Direction 1
Using the legal excerpt, answer each question:
(a) Under § 13, what are the lowest and highest fines for someone who excludes a juror on account of race, creed or color?
(b) Which earlier law is § 13 said to substantially be?
(c) In which case did the Supreme Court of the United States hold the Act of Congress of March 1, 1875 constitutional?
Direction 2
Reproduce the legal excerpt word for word between "In a criminal" and "N. Y. S. 833.", inclusive.
Direction 3
Name every case cited in the legal excerpt.

In a criminal prosecution for false registration, the accused must be confronted with the witnesses against him, and failure of accused to become a citizen by taking out naturalization papers cannot be shown by certificate of the record by the clerk of the court, but must be proved by the appearance of the witness in court. People v. Bromwich, (1911) 200 N. Y. 385, 93 N. E. 933, affirming 135 App. Div. 67, 119 N. Y. S. 833.

§ 13. Right to serve on juries.- No citizen of the state possessing all other qualifications which are or may be required or prescribed by law, shall be disqualified to serve as grand or petit juror in any court of this state on account of race, creed or color, and any person charged with any duty in the selection or summoning of jurors who shall exclude or fail to summon any citizen for the cause aforesaid shall, on conviction thereof, be deemed guilty of a misdemeanor and be fined not less than one hundred dollars nor more than five hundred dollars or imprisoned not less than thirty days, nor more than ninety days, or both such fine and imprisonment.

This is substantially section 3 of L. 1895, ch. 1042.

The Act of Congress of March 1, 1875, ch. 114, 18 Stat. L. 336, 4 Fed. Stat. Annot. 740, provides as follows: "That no citizen possessing all other qualifications which are or may be prescribed by law shall be disqualified for service as grand or petit juror in any court of the United States, or of any State, on account of race, color, or previous condition of servitude; and any officer or other person charged with any duty in the selection or summoning of jurors who shall exclude or fail to summon any citizen for the cause aforesaid shall, on conviction thereof, be deemed guilty of a misdemeanor, and be fined not more than five thousand dollars." This Act was held to be constitutional by the Supreme Court of the United States in Ex p. Virginia, (1879) 100 U. S. 339, wherein a state judge was charged with excluding or failing to select as grand and petit jurors certain citizens of the African race. The court held that the provisions of the Act applied to the selection of jurors in the state as well as the federal courts, and officers of a state court in selecting jurors, although they derive their authority from the state, are bound to obey this statute. See also County Judges of Virginia, (1873) 3 Hughes 576, 30 Fed. Cas. No. 18,259.

Provided material
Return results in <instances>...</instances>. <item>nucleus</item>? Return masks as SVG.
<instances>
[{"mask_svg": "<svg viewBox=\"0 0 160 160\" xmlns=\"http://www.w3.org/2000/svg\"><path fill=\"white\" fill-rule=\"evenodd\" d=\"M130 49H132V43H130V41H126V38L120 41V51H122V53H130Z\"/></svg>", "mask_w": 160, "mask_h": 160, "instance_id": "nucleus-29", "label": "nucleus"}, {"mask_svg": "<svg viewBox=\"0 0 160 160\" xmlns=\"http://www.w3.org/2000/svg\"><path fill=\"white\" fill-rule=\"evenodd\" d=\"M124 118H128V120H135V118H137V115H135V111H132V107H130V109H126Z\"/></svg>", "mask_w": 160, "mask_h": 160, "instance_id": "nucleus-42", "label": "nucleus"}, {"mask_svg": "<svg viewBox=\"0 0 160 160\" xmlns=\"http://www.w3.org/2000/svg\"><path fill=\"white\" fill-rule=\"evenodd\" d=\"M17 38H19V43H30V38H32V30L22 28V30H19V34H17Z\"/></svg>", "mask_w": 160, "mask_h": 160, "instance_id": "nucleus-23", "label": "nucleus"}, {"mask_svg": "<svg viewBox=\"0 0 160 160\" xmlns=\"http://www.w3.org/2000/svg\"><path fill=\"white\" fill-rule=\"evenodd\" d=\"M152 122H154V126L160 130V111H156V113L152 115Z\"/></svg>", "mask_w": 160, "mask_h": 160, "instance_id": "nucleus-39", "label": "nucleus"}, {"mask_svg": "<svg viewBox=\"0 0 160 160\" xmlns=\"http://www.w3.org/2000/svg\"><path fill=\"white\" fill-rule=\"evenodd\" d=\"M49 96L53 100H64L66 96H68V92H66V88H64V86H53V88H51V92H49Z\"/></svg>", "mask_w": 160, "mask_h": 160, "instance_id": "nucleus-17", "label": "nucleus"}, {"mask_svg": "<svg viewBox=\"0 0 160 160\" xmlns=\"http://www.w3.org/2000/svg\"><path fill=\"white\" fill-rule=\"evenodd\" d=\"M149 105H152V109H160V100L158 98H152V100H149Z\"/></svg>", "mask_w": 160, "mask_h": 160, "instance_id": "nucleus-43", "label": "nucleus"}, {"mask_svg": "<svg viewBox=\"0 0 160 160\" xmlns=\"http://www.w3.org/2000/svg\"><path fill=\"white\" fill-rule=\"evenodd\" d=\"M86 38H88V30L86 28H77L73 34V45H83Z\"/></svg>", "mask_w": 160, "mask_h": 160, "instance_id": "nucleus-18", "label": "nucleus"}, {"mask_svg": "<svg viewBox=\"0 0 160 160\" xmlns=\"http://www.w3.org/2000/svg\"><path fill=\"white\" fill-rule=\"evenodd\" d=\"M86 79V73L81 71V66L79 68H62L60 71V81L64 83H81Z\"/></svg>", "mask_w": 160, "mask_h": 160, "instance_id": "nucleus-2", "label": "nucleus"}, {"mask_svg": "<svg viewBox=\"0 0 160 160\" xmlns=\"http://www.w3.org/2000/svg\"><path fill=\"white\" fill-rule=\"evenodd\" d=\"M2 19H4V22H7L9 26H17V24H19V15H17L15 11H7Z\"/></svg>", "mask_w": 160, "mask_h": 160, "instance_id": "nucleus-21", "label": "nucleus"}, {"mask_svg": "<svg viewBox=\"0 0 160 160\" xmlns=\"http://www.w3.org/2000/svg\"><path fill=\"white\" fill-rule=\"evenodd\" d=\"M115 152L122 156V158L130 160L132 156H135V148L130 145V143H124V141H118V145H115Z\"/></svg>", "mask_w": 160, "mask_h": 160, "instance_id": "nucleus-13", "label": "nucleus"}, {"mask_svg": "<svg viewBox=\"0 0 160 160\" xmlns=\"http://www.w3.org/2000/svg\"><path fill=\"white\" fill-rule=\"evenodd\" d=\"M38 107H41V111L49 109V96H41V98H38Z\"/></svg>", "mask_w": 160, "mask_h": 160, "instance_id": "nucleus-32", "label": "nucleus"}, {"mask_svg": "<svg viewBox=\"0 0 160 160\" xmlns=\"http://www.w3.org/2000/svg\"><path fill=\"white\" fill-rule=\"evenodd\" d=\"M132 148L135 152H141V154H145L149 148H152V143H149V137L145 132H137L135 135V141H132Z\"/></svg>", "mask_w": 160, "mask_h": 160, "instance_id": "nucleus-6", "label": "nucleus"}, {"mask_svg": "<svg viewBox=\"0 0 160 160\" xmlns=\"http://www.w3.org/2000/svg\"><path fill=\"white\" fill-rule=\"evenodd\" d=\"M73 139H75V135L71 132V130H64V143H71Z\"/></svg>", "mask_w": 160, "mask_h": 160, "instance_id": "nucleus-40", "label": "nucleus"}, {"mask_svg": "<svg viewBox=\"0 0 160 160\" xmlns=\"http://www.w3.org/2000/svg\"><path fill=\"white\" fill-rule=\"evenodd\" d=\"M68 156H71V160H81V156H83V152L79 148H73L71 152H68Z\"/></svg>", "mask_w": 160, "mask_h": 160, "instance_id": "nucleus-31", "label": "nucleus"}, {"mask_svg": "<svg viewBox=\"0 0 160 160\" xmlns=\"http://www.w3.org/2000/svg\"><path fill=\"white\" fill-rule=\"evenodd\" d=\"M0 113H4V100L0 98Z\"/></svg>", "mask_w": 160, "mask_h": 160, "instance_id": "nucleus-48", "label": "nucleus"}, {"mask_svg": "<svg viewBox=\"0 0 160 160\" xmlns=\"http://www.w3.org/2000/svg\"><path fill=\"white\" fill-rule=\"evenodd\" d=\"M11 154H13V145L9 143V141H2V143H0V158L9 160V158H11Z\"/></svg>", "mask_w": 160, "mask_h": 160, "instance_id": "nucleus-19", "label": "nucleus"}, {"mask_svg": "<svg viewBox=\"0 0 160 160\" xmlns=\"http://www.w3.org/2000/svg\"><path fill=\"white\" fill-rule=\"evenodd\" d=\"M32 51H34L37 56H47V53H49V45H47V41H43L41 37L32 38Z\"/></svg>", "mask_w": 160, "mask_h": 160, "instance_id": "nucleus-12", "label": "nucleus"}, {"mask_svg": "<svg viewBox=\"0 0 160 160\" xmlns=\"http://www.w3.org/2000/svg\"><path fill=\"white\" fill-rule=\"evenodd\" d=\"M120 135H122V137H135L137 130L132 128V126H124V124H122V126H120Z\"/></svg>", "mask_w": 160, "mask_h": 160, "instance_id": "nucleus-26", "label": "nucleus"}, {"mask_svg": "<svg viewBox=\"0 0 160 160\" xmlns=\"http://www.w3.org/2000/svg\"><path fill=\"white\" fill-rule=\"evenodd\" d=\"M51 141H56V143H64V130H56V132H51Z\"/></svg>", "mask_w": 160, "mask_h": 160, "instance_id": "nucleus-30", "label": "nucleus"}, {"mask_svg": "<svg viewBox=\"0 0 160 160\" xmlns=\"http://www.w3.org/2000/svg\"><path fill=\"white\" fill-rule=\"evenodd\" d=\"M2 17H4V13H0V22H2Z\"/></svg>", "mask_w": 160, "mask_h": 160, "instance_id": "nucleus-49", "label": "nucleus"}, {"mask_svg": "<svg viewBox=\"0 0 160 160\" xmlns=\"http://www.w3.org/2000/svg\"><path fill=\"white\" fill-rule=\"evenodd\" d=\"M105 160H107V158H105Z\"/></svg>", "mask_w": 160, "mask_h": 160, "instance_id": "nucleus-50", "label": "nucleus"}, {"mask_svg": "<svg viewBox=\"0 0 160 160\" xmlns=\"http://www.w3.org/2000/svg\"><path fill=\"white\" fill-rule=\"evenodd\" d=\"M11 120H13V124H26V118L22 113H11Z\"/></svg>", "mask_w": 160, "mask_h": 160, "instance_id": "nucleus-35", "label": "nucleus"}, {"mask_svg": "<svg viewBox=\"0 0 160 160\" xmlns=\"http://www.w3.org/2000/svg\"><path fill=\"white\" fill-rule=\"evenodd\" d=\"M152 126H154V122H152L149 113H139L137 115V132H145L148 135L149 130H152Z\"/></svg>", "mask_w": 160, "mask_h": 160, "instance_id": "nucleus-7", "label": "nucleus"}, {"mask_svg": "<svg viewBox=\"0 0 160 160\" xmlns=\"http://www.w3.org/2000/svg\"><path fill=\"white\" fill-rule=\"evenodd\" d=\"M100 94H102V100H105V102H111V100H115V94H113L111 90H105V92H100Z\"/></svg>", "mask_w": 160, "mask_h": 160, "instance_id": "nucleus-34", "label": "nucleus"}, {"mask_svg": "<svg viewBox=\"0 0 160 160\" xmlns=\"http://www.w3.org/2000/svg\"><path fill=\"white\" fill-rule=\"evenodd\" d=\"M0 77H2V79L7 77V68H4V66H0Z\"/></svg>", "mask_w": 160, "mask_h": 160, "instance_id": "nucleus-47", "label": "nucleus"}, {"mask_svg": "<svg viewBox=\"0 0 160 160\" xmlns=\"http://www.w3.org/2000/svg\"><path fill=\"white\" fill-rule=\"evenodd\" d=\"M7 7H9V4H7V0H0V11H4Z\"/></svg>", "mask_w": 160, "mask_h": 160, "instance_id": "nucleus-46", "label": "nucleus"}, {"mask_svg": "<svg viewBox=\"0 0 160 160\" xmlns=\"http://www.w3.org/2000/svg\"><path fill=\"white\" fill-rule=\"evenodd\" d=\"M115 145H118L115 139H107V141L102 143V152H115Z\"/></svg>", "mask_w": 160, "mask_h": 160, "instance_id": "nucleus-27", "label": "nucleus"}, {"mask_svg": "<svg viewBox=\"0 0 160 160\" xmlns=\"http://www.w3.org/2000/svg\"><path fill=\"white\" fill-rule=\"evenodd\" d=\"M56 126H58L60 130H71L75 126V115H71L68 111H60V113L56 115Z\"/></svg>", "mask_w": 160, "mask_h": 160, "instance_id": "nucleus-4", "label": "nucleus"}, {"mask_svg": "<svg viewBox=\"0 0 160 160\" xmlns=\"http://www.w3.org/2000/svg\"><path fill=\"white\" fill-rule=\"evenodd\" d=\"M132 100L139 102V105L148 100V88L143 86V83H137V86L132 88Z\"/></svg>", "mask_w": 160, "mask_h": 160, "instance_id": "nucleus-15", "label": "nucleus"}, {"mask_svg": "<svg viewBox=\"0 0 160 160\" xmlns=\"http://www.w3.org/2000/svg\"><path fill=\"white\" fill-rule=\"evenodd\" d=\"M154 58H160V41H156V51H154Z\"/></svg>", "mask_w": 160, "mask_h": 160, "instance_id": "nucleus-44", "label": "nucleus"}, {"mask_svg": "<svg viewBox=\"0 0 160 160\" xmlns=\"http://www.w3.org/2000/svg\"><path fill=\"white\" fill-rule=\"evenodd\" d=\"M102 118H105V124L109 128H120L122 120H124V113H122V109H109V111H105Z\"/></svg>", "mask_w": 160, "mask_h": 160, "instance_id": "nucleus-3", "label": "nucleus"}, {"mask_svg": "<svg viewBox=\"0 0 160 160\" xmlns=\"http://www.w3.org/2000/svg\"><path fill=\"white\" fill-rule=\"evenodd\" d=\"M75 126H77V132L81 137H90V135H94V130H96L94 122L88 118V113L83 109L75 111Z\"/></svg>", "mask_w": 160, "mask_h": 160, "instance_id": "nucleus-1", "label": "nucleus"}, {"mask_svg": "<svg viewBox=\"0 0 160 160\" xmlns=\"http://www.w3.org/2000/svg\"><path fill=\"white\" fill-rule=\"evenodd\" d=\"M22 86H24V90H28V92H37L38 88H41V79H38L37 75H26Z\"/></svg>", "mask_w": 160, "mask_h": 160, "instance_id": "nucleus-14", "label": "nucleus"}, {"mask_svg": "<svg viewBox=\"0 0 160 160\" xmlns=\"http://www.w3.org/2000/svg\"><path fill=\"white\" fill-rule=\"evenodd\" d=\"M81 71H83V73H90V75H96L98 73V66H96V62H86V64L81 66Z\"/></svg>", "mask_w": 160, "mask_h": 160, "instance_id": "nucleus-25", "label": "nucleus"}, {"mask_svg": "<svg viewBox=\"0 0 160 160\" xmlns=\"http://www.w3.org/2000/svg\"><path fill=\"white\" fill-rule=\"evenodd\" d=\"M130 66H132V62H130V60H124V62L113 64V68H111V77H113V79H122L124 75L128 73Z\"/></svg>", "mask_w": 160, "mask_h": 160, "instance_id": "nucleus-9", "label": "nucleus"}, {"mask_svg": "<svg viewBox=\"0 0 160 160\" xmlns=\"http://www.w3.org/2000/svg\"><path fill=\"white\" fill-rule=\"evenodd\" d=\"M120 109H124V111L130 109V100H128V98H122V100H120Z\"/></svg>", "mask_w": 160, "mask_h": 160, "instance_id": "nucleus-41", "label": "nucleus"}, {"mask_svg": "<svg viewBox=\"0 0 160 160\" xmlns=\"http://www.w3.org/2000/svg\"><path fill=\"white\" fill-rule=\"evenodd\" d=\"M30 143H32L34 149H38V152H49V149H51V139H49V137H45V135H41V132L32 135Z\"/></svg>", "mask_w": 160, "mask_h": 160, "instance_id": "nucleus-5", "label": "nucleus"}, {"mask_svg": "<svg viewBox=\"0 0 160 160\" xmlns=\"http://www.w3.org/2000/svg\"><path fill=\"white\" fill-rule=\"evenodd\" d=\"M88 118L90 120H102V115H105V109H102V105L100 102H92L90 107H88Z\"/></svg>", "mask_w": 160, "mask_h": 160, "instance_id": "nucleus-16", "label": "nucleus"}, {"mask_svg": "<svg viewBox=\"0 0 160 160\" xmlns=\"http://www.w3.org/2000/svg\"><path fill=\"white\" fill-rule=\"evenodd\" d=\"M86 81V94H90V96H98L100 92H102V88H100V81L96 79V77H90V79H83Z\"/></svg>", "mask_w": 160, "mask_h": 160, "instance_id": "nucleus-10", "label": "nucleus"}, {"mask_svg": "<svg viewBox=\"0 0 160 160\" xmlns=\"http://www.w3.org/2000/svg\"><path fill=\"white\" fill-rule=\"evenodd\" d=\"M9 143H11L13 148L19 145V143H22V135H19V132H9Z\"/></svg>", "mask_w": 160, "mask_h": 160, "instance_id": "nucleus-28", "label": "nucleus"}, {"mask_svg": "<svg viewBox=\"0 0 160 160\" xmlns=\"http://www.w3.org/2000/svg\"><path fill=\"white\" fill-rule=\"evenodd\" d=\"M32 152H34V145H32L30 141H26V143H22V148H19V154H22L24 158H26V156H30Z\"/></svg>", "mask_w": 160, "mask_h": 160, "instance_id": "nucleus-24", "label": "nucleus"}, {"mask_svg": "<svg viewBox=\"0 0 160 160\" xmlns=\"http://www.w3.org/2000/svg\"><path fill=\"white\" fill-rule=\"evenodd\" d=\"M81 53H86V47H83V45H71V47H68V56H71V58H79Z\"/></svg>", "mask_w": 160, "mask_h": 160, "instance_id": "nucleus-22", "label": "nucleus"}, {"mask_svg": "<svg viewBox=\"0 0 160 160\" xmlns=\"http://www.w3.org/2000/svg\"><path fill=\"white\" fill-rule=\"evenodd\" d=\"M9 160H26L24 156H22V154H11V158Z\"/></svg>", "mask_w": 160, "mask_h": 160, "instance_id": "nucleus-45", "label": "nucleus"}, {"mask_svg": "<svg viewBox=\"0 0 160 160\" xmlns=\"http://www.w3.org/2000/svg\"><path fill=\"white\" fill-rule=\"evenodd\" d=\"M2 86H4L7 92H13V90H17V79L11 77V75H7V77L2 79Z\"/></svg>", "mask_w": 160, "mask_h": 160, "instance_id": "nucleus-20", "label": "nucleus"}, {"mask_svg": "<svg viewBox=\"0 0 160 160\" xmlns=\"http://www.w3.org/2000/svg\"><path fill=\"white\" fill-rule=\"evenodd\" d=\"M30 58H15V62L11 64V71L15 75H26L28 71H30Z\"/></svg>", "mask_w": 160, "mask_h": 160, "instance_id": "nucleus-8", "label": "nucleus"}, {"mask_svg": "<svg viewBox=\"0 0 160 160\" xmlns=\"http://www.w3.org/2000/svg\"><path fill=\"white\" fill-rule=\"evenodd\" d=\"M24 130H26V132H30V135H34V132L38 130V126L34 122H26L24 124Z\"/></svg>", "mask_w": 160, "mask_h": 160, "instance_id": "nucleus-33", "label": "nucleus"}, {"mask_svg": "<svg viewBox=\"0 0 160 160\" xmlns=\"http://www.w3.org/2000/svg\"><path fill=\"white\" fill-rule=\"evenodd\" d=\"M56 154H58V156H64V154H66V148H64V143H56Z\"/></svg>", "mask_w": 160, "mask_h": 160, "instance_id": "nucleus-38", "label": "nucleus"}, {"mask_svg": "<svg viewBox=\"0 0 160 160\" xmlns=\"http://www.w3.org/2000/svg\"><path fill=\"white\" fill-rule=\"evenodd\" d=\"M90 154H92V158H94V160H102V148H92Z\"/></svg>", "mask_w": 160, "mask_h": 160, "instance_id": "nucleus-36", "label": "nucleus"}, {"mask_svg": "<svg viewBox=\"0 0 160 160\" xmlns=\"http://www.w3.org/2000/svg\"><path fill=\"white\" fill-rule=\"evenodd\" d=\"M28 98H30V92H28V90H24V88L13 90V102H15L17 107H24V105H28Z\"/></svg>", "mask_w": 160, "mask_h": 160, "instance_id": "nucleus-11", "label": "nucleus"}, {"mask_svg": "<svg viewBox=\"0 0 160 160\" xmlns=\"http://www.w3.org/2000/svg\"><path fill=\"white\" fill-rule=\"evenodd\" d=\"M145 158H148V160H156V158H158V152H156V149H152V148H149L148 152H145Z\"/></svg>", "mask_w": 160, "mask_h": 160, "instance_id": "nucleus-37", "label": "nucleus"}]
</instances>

Answer 1
(a) Not less than one hundred dollars and not more than five hundred dollars.
(b) Section 3 of L. 1895, ch. 1042.
(c) Ex p. Virginia, (1879) 100 U. S. 339.

Answer 2
In a criminal prosecution for false registration, the accused must be confronted with the witnesses against him, and failure of accused to become a citizen by taking out naturalization papers cannot be shown by certificate of the record by the clerk of the court, but must be proved by the appearance of the witness in court. People v. Bromwich, (1911) 200 N. Y. 385, 93 N. E. 933, affirming 135 App. Div. 67, 119 N. Y. S. 833.

Answer 3
People v. Bromwich
Ex p. Virginia
County Judges of Virginia